Labour opposition says Bill is more than the technocratic exercise Theresa May claims

Goodbye EU: the European Union (Withdrawal) Bill repeals the European Communities Act 1972. Photograph:  Daniel Leal-Olivas/AFP/Getty

Goodbye EU: the European Union (Withdrawal) Bill repeals the European Communities Act 1972. Photograph: Daniel Leal-Olivas/AFP/Getty

 

What Theresa May, the British prime minister, announced as the Great Repeal Bill during her speech at the Conservative Party conference last October has lost some of its glamour in the intervening months. First it was downgraded to the Repeal Bill, on the advice of the parliamentary authorities; then it was published, on Thursday, as the plain old European Union (Withdrawal) Bill.
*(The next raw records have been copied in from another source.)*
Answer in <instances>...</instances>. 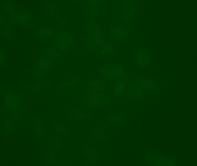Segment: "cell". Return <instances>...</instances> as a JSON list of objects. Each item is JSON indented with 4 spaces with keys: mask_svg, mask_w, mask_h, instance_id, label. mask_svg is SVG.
<instances>
[{
    "mask_svg": "<svg viewBox=\"0 0 197 166\" xmlns=\"http://www.w3.org/2000/svg\"><path fill=\"white\" fill-rule=\"evenodd\" d=\"M133 0H125L122 5V9L124 11L123 20L125 23H129L133 19L134 15Z\"/></svg>",
    "mask_w": 197,
    "mask_h": 166,
    "instance_id": "cell-1",
    "label": "cell"
}]
</instances>
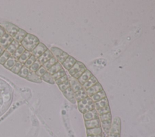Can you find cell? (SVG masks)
<instances>
[{"mask_svg":"<svg viewBox=\"0 0 155 137\" xmlns=\"http://www.w3.org/2000/svg\"><path fill=\"white\" fill-rule=\"evenodd\" d=\"M37 60V59L33 55H32V56L30 57V58L26 61V62L24 63V66H26V67L30 68V66L35 62V61Z\"/></svg>","mask_w":155,"mask_h":137,"instance_id":"obj_37","label":"cell"},{"mask_svg":"<svg viewBox=\"0 0 155 137\" xmlns=\"http://www.w3.org/2000/svg\"><path fill=\"white\" fill-rule=\"evenodd\" d=\"M87 137H103L102 135H90L87 136Z\"/></svg>","mask_w":155,"mask_h":137,"instance_id":"obj_47","label":"cell"},{"mask_svg":"<svg viewBox=\"0 0 155 137\" xmlns=\"http://www.w3.org/2000/svg\"><path fill=\"white\" fill-rule=\"evenodd\" d=\"M84 118L85 121L92 120L99 118V115L98 111L95 109L93 110L87 112L84 114Z\"/></svg>","mask_w":155,"mask_h":137,"instance_id":"obj_9","label":"cell"},{"mask_svg":"<svg viewBox=\"0 0 155 137\" xmlns=\"http://www.w3.org/2000/svg\"><path fill=\"white\" fill-rule=\"evenodd\" d=\"M59 87V88L60 89V90L63 92L65 90H66L67 88H70L71 87V83H70V82L69 80H68V79L67 80H66L65 82H64V83L60 84L58 85Z\"/></svg>","mask_w":155,"mask_h":137,"instance_id":"obj_36","label":"cell"},{"mask_svg":"<svg viewBox=\"0 0 155 137\" xmlns=\"http://www.w3.org/2000/svg\"><path fill=\"white\" fill-rule=\"evenodd\" d=\"M109 105V100H108L107 98L106 97L104 98H103V99L95 103V109L96 110H98L100 108L107 106Z\"/></svg>","mask_w":155,"mask_h":137,"instance_id":"obj_20","label":"cell"},{"mask_svg":"<svg viewBox=\"0 0 155 137\" xmlns=\"http://www.w3.org/2000/svg\"><path fill=\"white\" fill-rule=\"evenodd\" d=\"M62 93L67 100H68L71 102H72V103H75V102L76 101L75 97V93L71 87L67 88L66 90H65Z\"/></svg>","mask_w":155,"mask_h":137,"instance_id":"obj_11","label":"cell"},{"mask_svg":"<svg viewBox=\"0 0 155 137\" xmlns=\"http://www.w3.org/2000/svg\"><path fill=\"white\" fill-rule=\"evenodd\" d=\"M47 50V47L44 44L40 42L31 53L32 55H33L38 59Z\"/></svg>","mask_w":155,"mask_h":137,"instance_id":"obj_4","label":"cell"},{"mask_svg":"<svg viewBox=\"0 0 155 137\" xmlns=\"http://www.w3.org/2000/svg\"><path fill=\"white\" fill-rule=\"evenodd\" d=\"M87 136L90 135H102V129L101 127L95 128L92 129H87Z\"/></svg>","mask_w":155,"mask_h":137,"instance_id":"obj_25","label":"cell"},{"mask_svg":"<svg viewBox=\"0 0 155 137\" xmlns=\"http://www.w3.org/2000/svg\"><path fill=\"white\" fill-rule=\"evenodd\" d=\"M120 127H121V125H120V120L119 117H116L113 120V121L112 122V126H111L110 132L120 134Z\"/></svg>","mask_w":155,"mask_h":137,"instance_id":"obj_5","label":"cell"},{"mask_svg":"<svg viewBox=\"0 0 155 137\" xmlns=\"http://www.w3.org/2000/svg\"><path fill=\"white\" fill-rule=\"evenodd\" d=\"M47 72V70L46 68L42 65L40 68L39 70L36 72V74L40 77H41L43 76H44L46 73Z\"/></svg>","mask_w":155,"mask_h":137,"instance_id":"obj_42","label":"cell"},{"mask_svg":"<svg viewBox=\"0 0 155 137\" xmlns=\"http://www.w3.org/2000/svg\"><path fill=\"white\" fill-rule=\"evenodd\" d=\"M85 126L86 128H87V129L101 127V121L99 118L92 120H89V121H85Z\"/></svg>","mask_w":155,"mask_h":137,"instance_id":"obj_10","label":"cell"},{"mask_svg":"<svg viewBox=\"0 0 155 137\" xmlns=\"http://www.w3.org/2000/svg\"><path fill=\"white\" fill-rule=\"evenodd\" d=\"M11 56L12 55L8 52V51L6 50L4 52V53L1 55V56L0 57V64L4 65Z\"/></svg>","mask_w":155,"mask_h":137,"instance_id":"obj_33","label":"cell"},{"mask_svg":"<svg viewBox=\"0 0 155 137\" xmlns=\"http://www.w3.org/2000/svg\"><path fill=\"white\" fill-rule=\"evenodd\" d=\"M32 56V53L29 52V51L26 50L24 53L21 56V57L18 59V61L21 62L22 64L24 65V63L26 62V61L30 58V57Z\"/></svg>","mask_w":155,"mask_h":137,"instance_id":"obj_27","label":"cell"},{"mask_svg":"<svg viewBox=\"0 0 155 137\" xmlns=\"http://www.w3.org/2000/svg\"><path fill=\"white\" fill-rule=\"evenodd\" d=\"M26 79L29 81L36 82V83H41L42 82L41 78L39 77L36 74L35 72H32V71H30L27 77H26Z\"/></svg>","mask_w":155,"mask_h":137,"instance_id":"obj_21","label":"cell"},{"mask_svg":"<svg viewBox=\"0 0 155 137\" xmlns=\"http://www.w3.org/2000/svg\"><path fill=\"white\" fill-rule=\"evenodd\" d=\"M23 66H24L23 64H22L19 61H17V62L15 63V65L13 66V67L12 68L10 71L12 72H13V73H15V74H18V73L21 71V68H23Z\"/></svg>","mask_w":155,"mask_h":137,"instance_id":"obj_32","label":"cell"},{"mask_svg":"<svg viewBox=\"0 0 155 137\" xmlns=\"http://www.w3.org/2000/svg\"><path fill=\"white\" fill-rule=\"evenodd\" d=\"M86 68L85 65L81 62L76 61L75 64L73 66V67L71 68V70H68V73L71 74V76H73L75 74L78 73L82 70H83L84 68Z\"/></svg>","mask_w":155,"mask_h":137,"instance_id":"obj_7","label":"cell"},{"mask_svg":"<svg viewBox=\"0 0 155 137\" xmlns=\"http://www.w3.org/2000/svg\"><path fill=\"white\" fill-rule=\"evenodd\" d=\"M21 45V43L18 42V41H16L15 40H13L12 41V42L10 44V45L7 48V49L6 50L11 55H12L15 52V51L18 48V47Z\"/></svg>","mask_w":155,"mask_h":137,"instance_id":"obj_19","label":"cell"},{"mask_svg":"<svg viewBox=\"0 0 155 137\" xmlns=\"http://www.w3.org/2000/svg\"><path fill=\"white\" fill-rule=\"evenodd\" d=\"M92 76H93L92 73L90 71L87 70L82 74V76L78 79V80L79 81V82L82 85H83L86 82H87L91 78Z\"/></svg>","mask_w":155,"mask_h":137,"instance_id":"obj_17","label":"cell"},{"mask_svg":"<svg viewBox=\"0 0 155 137\" xmlns=\"http://www.w3.org/2000/svg\"><path fill=\"white\" fill-rule=\"evenodd\" d=\"M65 75H66V73H65V71L63 69H62L60 71H59L58 72H57V73L52 75V76H53L55 80H57L58 79H60L61 77H62L65 76Z\"/></svg>","mask_w":155,"mask_h":137,"instance_id":"obj_39","label":"cell"},{"mask_svg":"<svg viewBox=\"0 0 155 137\" xmlns=\"http://www.w3.org/2000/svg\"><path fill=\"white\" fill-rule=\"evenodd\" d=\"M76 62V60L72 56H69L68 57V58L64 62V63L62 65L66 70H67L68 71L71 69V68L73 67V66L75 64Z\"/></svg>","mask_w":155,"mask_h":137,"instance_id":"obj_13","label":"cell"},{"mask_svg":"<svg viewBox=\"0 0 155 137\" xmlns=\"http://www.w3.org/2000/svg\"><path fill=\"white\" fill-rule=\"evenodd\" d=\"M99 120L101 122H104V121H109L112 120V114L110 112L102 114L99 115Z\"/></svg>","mask_w":155,"mask_h":137,"instance_id":"obj_38","label":"cell"},{"mask_svg":"<svg viewBox=\"0 0 155 137\" xmlns=\"http://www.w3.org/2000/svg\"><path fill=\"white\" fill-rule=\"evenodd\" d=\"M50 51L51 53H52L54 57H55L57 59L63 53L64 51L61 50L60 48L56 47H51L50 49Z\"/></svg>","mask_w":155,"mask_h":137,"instance_id":"obj_28","label":"cell"},{"mask_svg":"<svg viewBox=\"0 0 155 137\" xmlns=\"http://www.w3.org/2000/svg\"><path fill=\"white\" fill-rule=\"evenodd\" d=\"M75 97L76 101L77 102H79V101L84 100V98H87L89 96H88V94H87L86 90H85L84 88H82L80 90H79L78 91L75 93Z\"/></svg>","mask_w":155,"mask_h":137,"instance_id":"obj_15","label":"cell"},{"mask_svg":"<svg viewBox=\"0 0 155 137\" xmlns=\"http://www.w3.org/2000/svg\"><path fill=\"white\" fill-rule=\"evenodd\" d=\"M3 27L6 31V33L9 34V35H10L13 38H14L16 33L18 32V31L20 29V28L18 26H16L15 24H13L10 23H8V22L4 23Z\"/></svg>","mask_w":155,"mask_h":137,"instance_id":"obj_3","label":"cell"},{"mask_svg":"<svg viewBox=\"0 0 155 137\" xmlns=\"http://www.w3.org/2000/svg\"><path fill=\"white\" fill-rule=\"evenodd\" d=\"M102 90H103V88H102V87L101 86V85L98 82V83L95 85L94 86H93L92 87H91L90 88H89V90H87L86 91H87L88 96L90 97L92 95H93L94 94L100 92Z\"/></svg>","mask_w":155,"mask_h":137,"instance_id":"obj_12","label":"cell"},{"mask_svg":"<svg viewBox=\"0 0 155 137\" xmlns=\"http://www.w3.org/2000/svg\"><path fill=\"white\" fill-rule=\"evenodd\" d=\"M25 51H26L25 48L21 45L18 47V48L15 51V52L12 55V56H13L15 59H16L17 60H18V59L21 57V56L24 53Z\"/></svg>","mask_w":155,"mask_h":137,"instance_id":"obj_31","label":"cell"},{"mask_svg":"<svg viewBox=\"0 0 155 137\" xmlns=\"http://www.w3.org/2000/svg\"><path fill=\"white\" fill-rule=\"evenodd\" d=\"M6 33V32L4 27L1 26H0V39H1Z\"/></svg>","mask_w":155,"mask_h":137,"instance_id":"obj_44","label":"cell"},{"mask_svg":"<svg viewBox=\"0 0 155 137\" xmlns=\"http://www.w3.org/2000/svg\"><path fill=\"white\" fill-rule=\"evenodd\" d=\"M5 51H6V49H5V48H4L3 47L0 46V57L1 56V55L4 53V52Z\"/></svg>","mask_w":155,"mask_h":137,"instance_id":"obj_46","label":"cell"},{"mask_svg":"<svg viewBox=\"0 0 155 137\" xmlns=\"http://www.w3.org/2000/svg\"><path fill=\"white\" fill-rule=\"evenodd\" d=\"M57 62H58V60L55 57H53L52 58H51L49 60H48L47 62H46L44 64H43V66L46 68L47 70H48L51 66H54Z\"/></svg>","mask_w":155,"mask_h":137,"instance_id":"obj_29","label":"cell"},{"mask_svg":"<svg viewBox=\"0 0 155 137\" xmlns=\"http://www.w3.org/2000/svg\"><path fill=\"white\" fill-rule=\"evenodd\" d=\"M18 60L15 59L12 55L10 57V58L6 61V62L3 65L5 68L7 69L11 70L12 68L13 67V66L15 65V63L17 62Z\"/></svg>","mask_w":155,"mask_h":137,"instance_id":"obj_23","label":"cell"},{"mask_svg":"<svg viewBox=\"0 0 155 137\" xmlns=\"http://www.w3.org/2000/svg\"><path fill=\"white\" fill-rule=\"evenodd\" d=\"M42 66V64L40 62V61L37 59L35 62L31 66L30 68H29L30 71H32V72H37L39 68Z\"/></svg>","mask_w":155,"mask_h":137,"instance_id":"obj_35","label":"cell"},{"mask_svg":"<svg viewBox=\"0 0 155 137\" xmlns=\"http://www.w3.org/2000/svg\"><path fill=\"white\" fill-rule=\"evenodd\" d=\"M30 70L29 68L24 65L23 66V68H21V71L18 73V76H21V77H22L23 78L26 79V77H27V76H28L29 73H30Z\"/></svg>","mask_w":155,"mask_h":137,"instance_id":"obj_34","label":"cell"},{"mask_svg":"<svg viewBox=\"0 0 155 137\" xmlns=\"http://www.w3.org/2000/svg\"><path fill=\"white\" fill-rule=\"evenodd\" d=\"M98 83V81L97 79L94 76H93L91 77V78L87 82H86L82 85V88L85 90L87 91V90H89V88H90L91 87L94 86L95 85H96Z\"/></svg>","mask_w":155,"mask_h":137,"instance_id":"obj_18","label":"cell"},{"mask_svg":"<svg viewBox=\"0 0 155 137\" xmlns=\"http://www.w3.org/2000/svg\"><path fill=\"white\" fill-rule=\"evenodd\" d=\"M62 69H63L62 66L61 65V64L60 63H59L58 62L56 64H55L54 66H51L50 69H48L47 70V72L48 73H50L51 75H54V74L57 73V72H58L59 71H60Z\"/></svg>","mask_w":155,"mask_h":137,"instance_id":"obj_22","label":"cell"},{"mask_svg":"<svg viewBox=\"0 0 155 137\" xmlns=\"http://www.w3.org/2000/svg\"><path fill=\"white\" fill-rule=\"evenodd\" d=\"M41 80H44L50 84L54 85L55 83V80H54L52 75H51L50 73L47 72L44 76H43L41 77Z\"/></svg>","mask_w":155,"mask_h":137,"instance_id":"obj_26","label":"cell"},{"mask_svg":"<svg viewBox=\"0 0 155 137\" xmlns=\"http://www.w3.org/2000/svg\"><path fill=\"white\" fill-rule=\"evenodd\" d=\"M71 83V88L72 89V90L74 91V93H76L80 90L81 89L83 88L82 85L79 82L78 79L73 77L71 76L70 79H68Z\"/></svg>","mask_w":155,"mask_h":137,"instance_id":"obj_8","label":"cell"},{"mask_svg":"<svg viewBox=\"0 0 155 137\" xmlns=\"http://www.w3.org/2000/svg\"><path fill=\"white\" fill-rule=\"evenodd\" d=\"M101 124L102 129H104V132L106 133H109L110 132L111 126H112V120L101 122Z\"/></svg>","mask_w":155,"mask_h":137,"instance_id":"obj_30","label":"cell"},{"mask_svg":"<svg viewBox=\"0 0 155 137\" xmlns=\"http://www.w3.org/2000/svg\"><path fill=\"white\" fill-rule=\"evenodd\" d=\"M107 137H120V134L109 132Z\"/></svg>","mask_w":155,"mask_h":137,"instance_id":"obj_45","label":"cell"},{"mask_svg":"<svg viewBox=\"0 0 155 137\" xmlns=\"http://www.w3.org/2000/svg\"><path fill=\"white\" fill-rule=\"evenodd\" d=\"M54 57L52 53H51L50 50H47L46 52L42 55L38 59V60L40 61V62L42 64V65L43 64H44L46 62H47L48 60H49L51 58H52Z\"/></svg>","mask_w":155,"mask_h":137,"instance_id":"obj_14","label":"cell"},{"mask_svg":"<svg viewBox=\"0 0 155 137\" xmlns=\"http://www.w3.org/2000/svg\"><path fill=\"white\" fill-rule=\"evenodd\" d=\"M68 56H69V55H68L67 53H65L64 51L63 53L57 59L58 62L59 63H60L61 64H62L64 63V62L68 58Z\"/></svg>","mask_w":155,"mask_h":137,"instance_id":"obj_41","label":"cell"},{"mask_svg":"<svg viewBox=\"0 0 155 137\" xmlns=\"http://www.w3.org/2000/svg\"><path fill=\"white\" fill-rule=\"evenodd\" d=\"M13 40L14 39L13 37L9 35V34L6 33L5 35L0 39V46L6 50Z\"/></svg>","mask_w":155,"mask_h":137,"instance_id":"obj_6","label":"cell"},{"mask_svg":"<svg viewBox=\"0 0 155 137\" xmlns=\"http://www.w3.org/2000/svg\"><path fill=\"white\" fill-rule=\"evenodd\" d=\"M78 106L79 111L84 114L90 111L95 109V102L90 97H87L78 102Z\"/></svg>","mask_w":155,"mask_h":137,"instance_id":"obj_2","label":"cell"},{"mask_svg":"<svg viewBox=\"0 0 155 137\" xmlns=\"http://www.w3.org/2000/svg\"><path fill=\"white\" fill-rule=\"evenodd\" d=\"M99 114V115H102V114H107V113H109V112H110V107H109V105L107 106H106V107H104V108H100L98 110H96Z\"/></svg>","mask_w":155,"mask_h":137,"instance_id":"obj_40","label":"cell"},{"mask_svg":"<svg viewBox=\"0 0 155 137\" xmlns=\"http://www.w3.org/2000/svg\"><path fill=\"white\" fill-rule=\"evenodd\" d=\"M106 97V94L104 92V90H102L100 92L94 94L93 95H92V97H90V98H92V100L95 103L97 102L103 98H104Z\"/></svg>","mask_w":155,"mask_h":137,"instance_id":"obj_24","label":"cell"},{"mask_svg":"<svg viewBox=\"0 0 155 137\" xmlns=\"http://www.w3.org/2000/svg\"><path fill=\"white\" fill-rule=\"evenodd\" d=\"M68 79L67 76L65 75V76H63V77H61L60 79H58L57 80H55V83H56L58 85H60V84L64 83V82H65V81L67 80Z\"/></svg>","mask_w":155,"mask_h":137,"instance_id":"obj_43","label":"cell"},{"mask_svg":"<svg viewBox=\"0 0 155 137\" xmlns=\"http://www.w3.org/2000/svg\"><path fill=\"white\" fill-rule=\"evenodd\" d=\"M27 35V33L25 30H24L21 28H20L19 30L18 31V32L16 33L15 36H14L13 39H14V40L21 43L24 40V39L26 38Z\"/></svg>","mask_w":155,"mask_h":137,"instance_id":"obj_16","label":"cell"},{"mask_svg":"<svg viewBox=\"0 0 155 137\" xmlns=\"http://www.w3.org/2000/svg\"><path fill=\"white\" fill-rule=\"evenodd\" d=\"M40 43V40L37 36L32 35V34L27 33L26 38L21 42V45L26 50L29 51V52H32Z\"/></svg>","mask_w":155,"mask_h":137,"instance_id":"obj_1","label":"cell"}]
</instances>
It is a key piece of legislation for Brexit, insofar as it repeals the European Communities Act 1972 from the moment the United Kingdom leaves the European Union, immediately cutting off the automatic flow of EU legislation. Existing EU laws will be transposed into UK law, although some will be tweaked to ensure that they are still coherent after Brexit.

The Bill does not, however, offer much information about the kind of relationship the UK will have with the EU after it leaves. The nature of that relationship will be worked out in negotiations between the UK and the EU and expressed in further Bills covering everything from immigration to fisheries policy.

One controversial element of the Bill is the power it gives ministers to amend legislation using statutory instruments that require little parliamentary scrutiny

Among the most controversial elements of the Bill is its introduction of new powers for ministers to amend legislation using statutory instruments that require little parliamentary scrutiny. The government says it will use the new powers only to make necessary textual changes and not to change policy.

The opposition complains of a power grab, warning that the government could rush measures through towards the end of negotiations. Theresa May’s working majority is down to 12 after the suspension of a Conservative MP for making a racist remark this week, and Labour hopes to persuade some rebel Tories to break ranks.

One of the Bill’s few surprises is its statement that the EU’s Charter of Fundamental Rights will no longer apply to the UK after Brexit. The government argues that, because the charter interprets existing EU rights rather than conferring new ones, the change will have little practical impact. Removing it has, however, given Labour an attractive rallying point for opposition to the Bill and an argument that it is more than the technocratic exercise the government claims.

The Bill was introduced in parliament on Thursday with a nod and will not be debated until MPs return from their summer break, in September. Plenty of time for the opposition to think of awkward amendments.